What to work on => Read the records below and report each line in which "States" occurs.

==== Records for processing

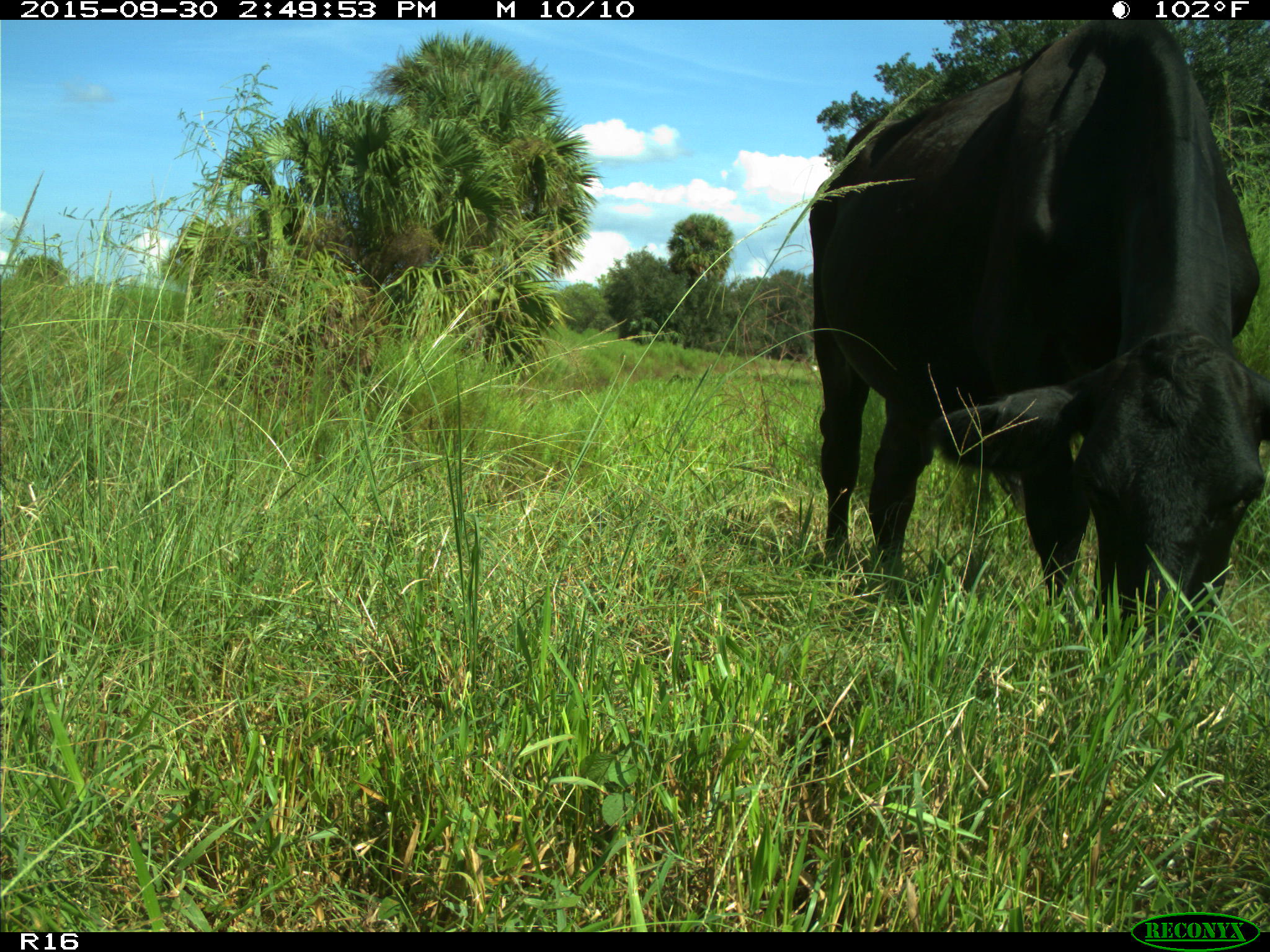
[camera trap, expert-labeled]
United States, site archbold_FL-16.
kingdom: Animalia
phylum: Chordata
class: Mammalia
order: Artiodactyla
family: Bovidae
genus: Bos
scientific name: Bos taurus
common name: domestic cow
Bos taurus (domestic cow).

========
==== Records for processing

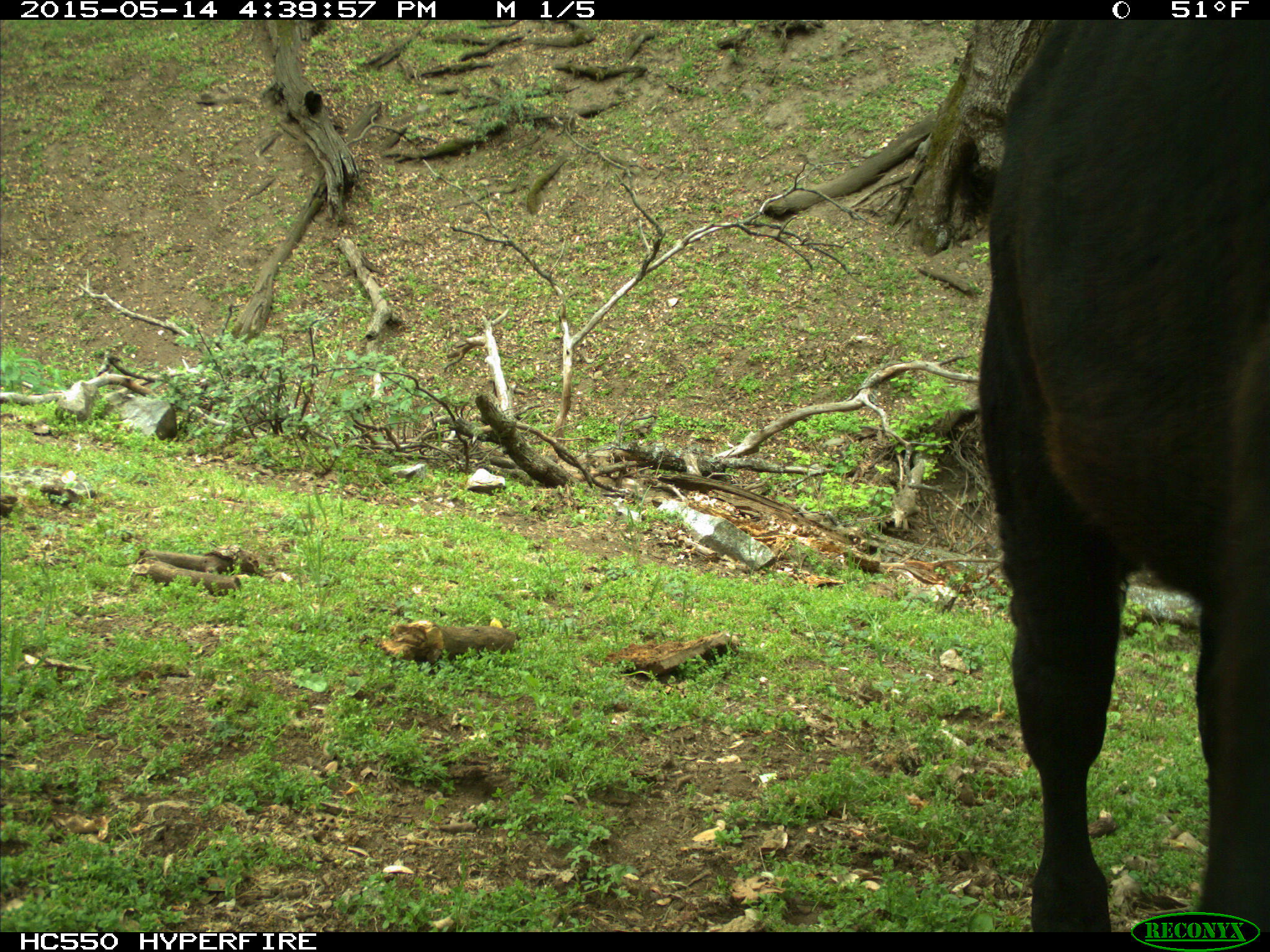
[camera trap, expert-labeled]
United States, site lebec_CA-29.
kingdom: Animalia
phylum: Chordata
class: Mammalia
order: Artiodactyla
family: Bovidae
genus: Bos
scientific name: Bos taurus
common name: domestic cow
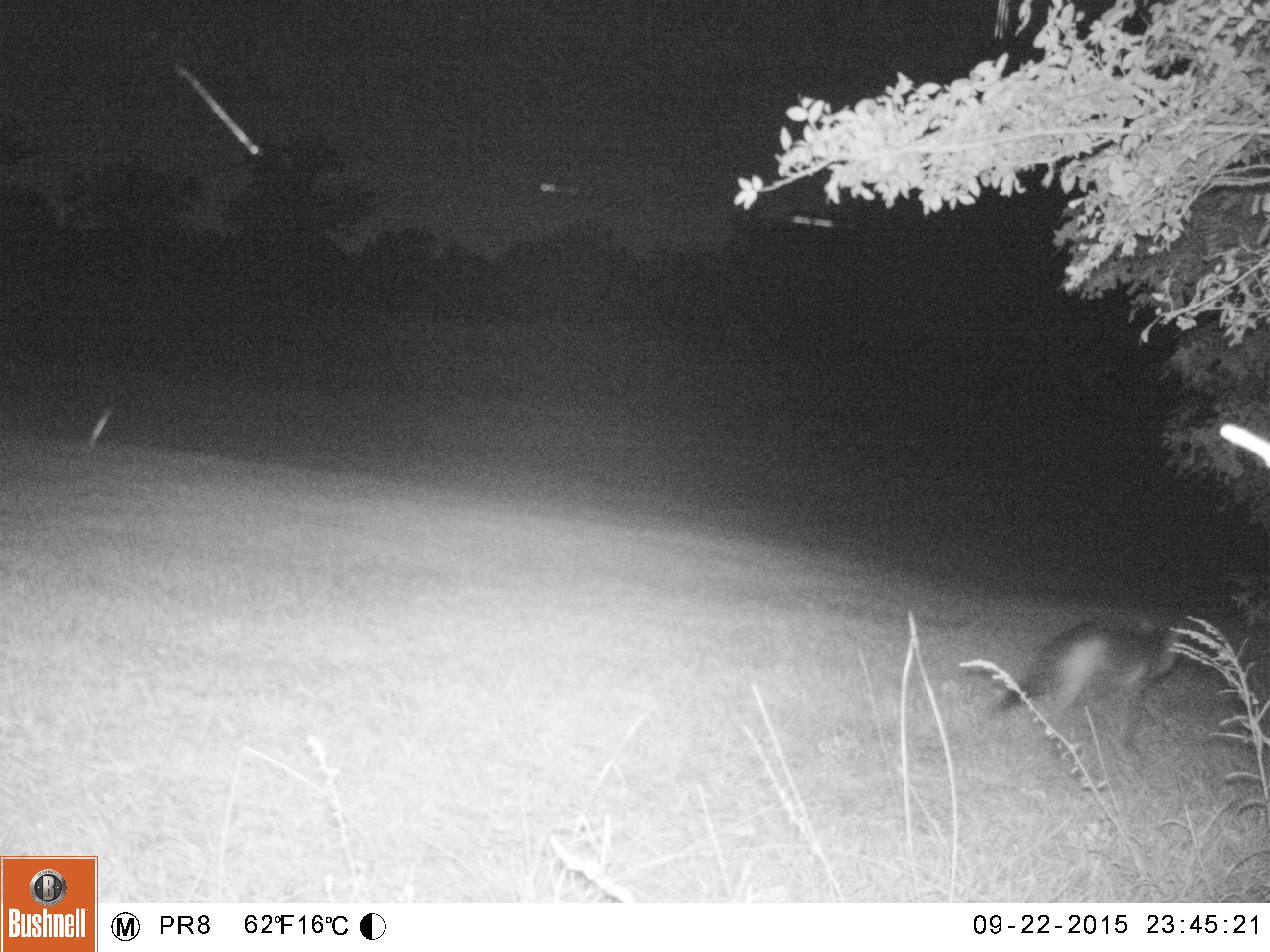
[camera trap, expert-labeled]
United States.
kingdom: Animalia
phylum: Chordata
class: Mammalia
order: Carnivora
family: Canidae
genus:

========

Exercise solution =>
United States, site archbold_FL-16.
United States, site lebec_CA-29.
United States.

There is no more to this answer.